TASK ITEM: Output only the lines that run from the line holding "Power BI入门-智能数据化分析与可视化" to the end of the data below, including both ends, without any pictures.

(Dataset items)
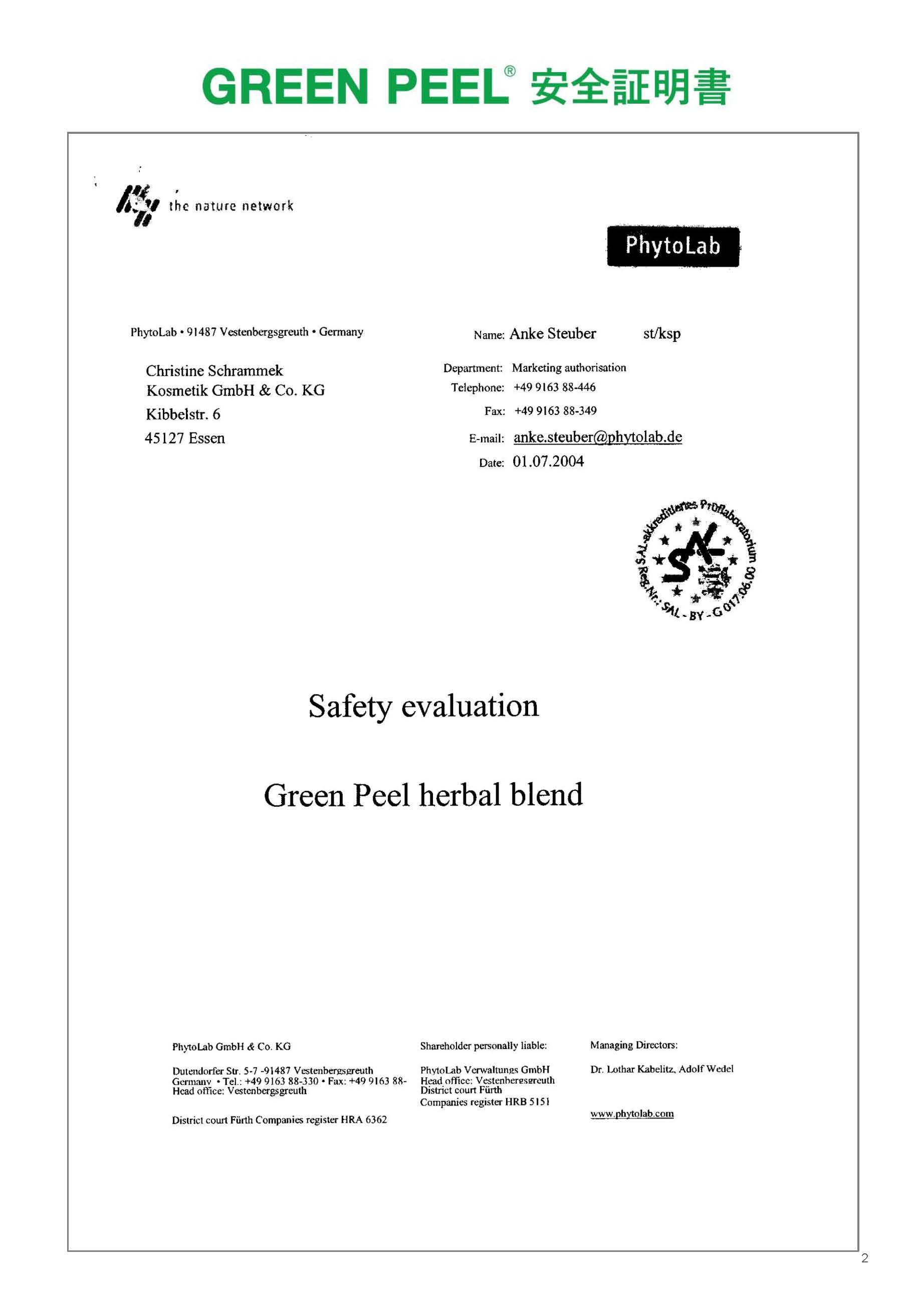 GREENPEEL安全証明書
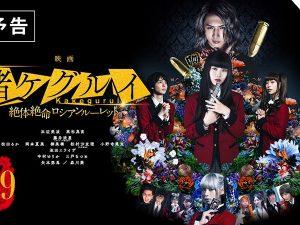 Phần tiếp theo của phim live-action Kakegurui sẽ ra mắt vào cuối tháng 4
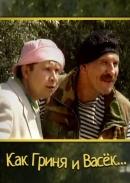 Смотреть фильм Как Гриня и Васёк... онлайн на KinoPod.ru бесплатно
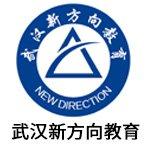 武汉新方向教育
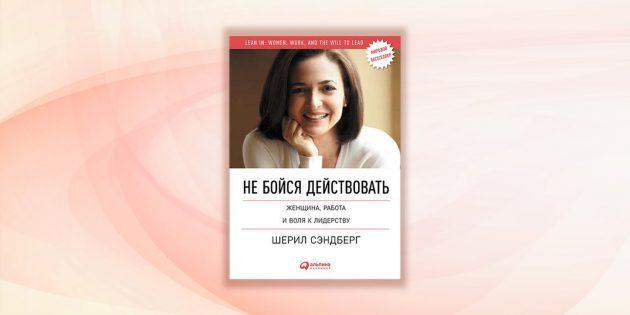 «Не бойся действовать», Шерил Сэндберг
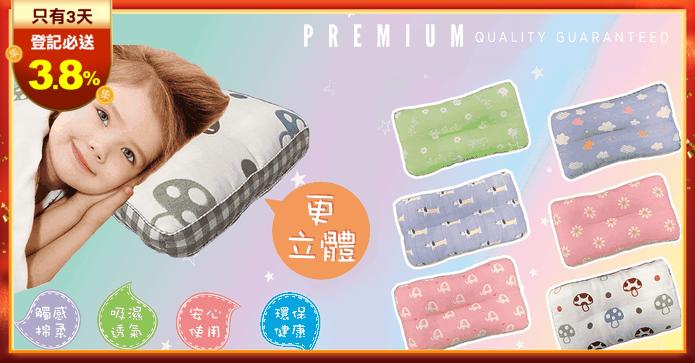5D立體兒童純棉水洗枕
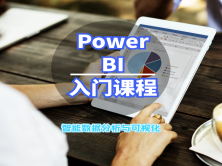 Power BI入门-智能数据化分析与可视化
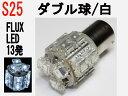 LED S25 ダブル球 超高輝度高拡散 FLUX LED 13発 ホワイト 1個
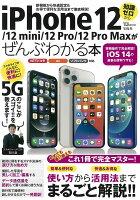iPhone 12/12 mini/12 Pro/12 Pro Maxがぜんぶわかる本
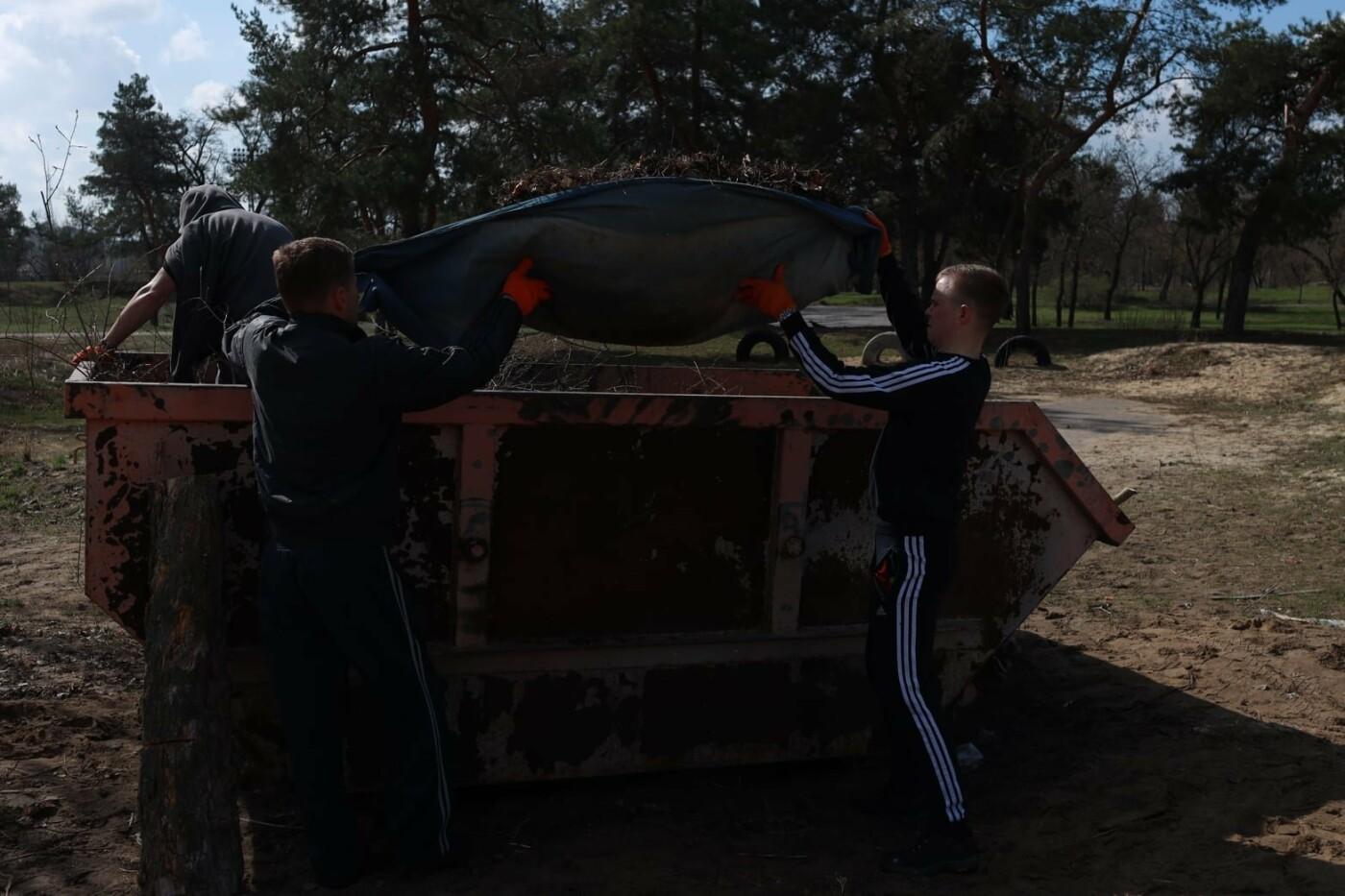 Северодончане приняли участие во всеукраинской акции «За чистую окружающую среду» (фото) , фото-18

ANSWER SPACE:
 Power BI入门-智能数据化分析与可视化
 LED S25 ダブル球 超高輝度高拡散 FLUX LED 13発 ホワイト 1個
iPhone 12/12 mini/12 Pro/12 Pro Maxがぜんぶわかる本
 Северодончане приняли участие во всеукраинской акции «За чистую окружающую среду» (фото) , фото-18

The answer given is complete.